O Brasil registra mais seis mil mortes anuais por câncer de colo do útero. As chances de cura são menores quando a doença evolui para metástase. O tumor pode se espalhar para órgãos próximos, como a vagina, bexiga ou intestino grosso/reto (colorretal), mas também há casos de metástase à distância, chegando a órgãos como fígado, cérebro e pulmão. Esta semana, com o anúncio da morte de Françoise Forton, foi noticiado que a atriz havia recebido o diagnóstico de câncer de colo do útero por duas vezes em sua vida (1989 e recentemente) e que a doença, no segundo caso, chegou ao pulmão.

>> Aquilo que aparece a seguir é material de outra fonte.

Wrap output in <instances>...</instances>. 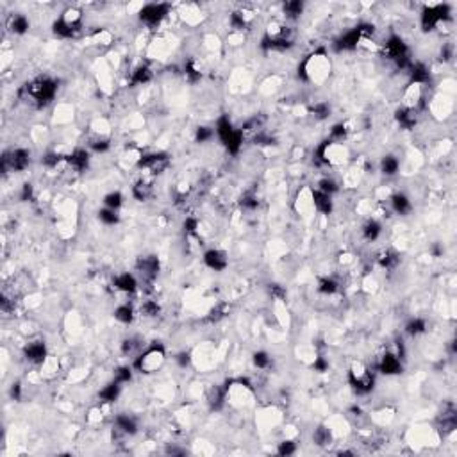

A ÍNTIMA RELAÇÃO ENTRE HPV E CÂNCER DE COLO DO ÚTERO

A contaminação pelo vírus HPV é fator causal para quase todos os casos de câncer de colo do útero. Para imunização dos HPVs oncogênicos 16 e 18, que são responsáveis por 70% dos tumores malignos no colo uterino, há vacina disponível na rede pública. A vacina quadrivalente, que protege contra os HPVs 16 e 18, também previnem os HPVs 6 e 11, que são responsáveis pela maioria das verrugas genitais.

A vacina quadrivalente é aplicada gratuitamente pelo SUS e é indicada para meninas de 9 a 14 anos e meninos de 11 a 14 anos, pessoas que vivem com HIV e pessoas transplantadas na faixa etária de 9 a 26 anos. Em razão da baixa adesão às campanhas de vacinação contra HPV e gargalos no acesso ao exame Papanicolau, o Brasil apresenta alta incidência e mortalidade por câncer de colo do útero.

GARGALOS NO BRASIL E DISTÂNCIA PARA CANADÁ, REINO UNIDO E AUSTRÁLIA

Em alguns estados, principalmente na Região Norte, os tumores de colo uterino superam o câncer de mama. O problema é mais acentuado no Amazonas, que registra 40 casos para cada 100 mil mulheres. Na sequência, vem o Amapá, com 33 casos para cada 100 mil. Comparativamente, em São Paulo, são 6 casos para cada 100 mil.

A prevalência de câncer de colo do útero em São Paulo é similar ao cenário do Canadá, que registra 5,7 casos para cada 100 mil mulheres. Entre as canadenses, a mortalidade é de 1,7 casos para cada 100 mil. O Canadá apresenta taxa de cobertura vacinal acima de 80%. O mesmo ocorre com o Reino Unido e Austrália, que também registram 1,7 mortes pela doença para cada 100 mil mulheres.

O abismo mundial fica ainda mais evidente quando se compara com os países de menor IDH. Na Suazilândia, no sul da África, são 75,3 casos e 52,5 mortes para cada 100 mil mulheres. Na América do Sul, o maior impacto da falta de acesso se dá na Bolívia, que registra 38,5 casos e 19,0 mortes para cada 100 mil bolivianas.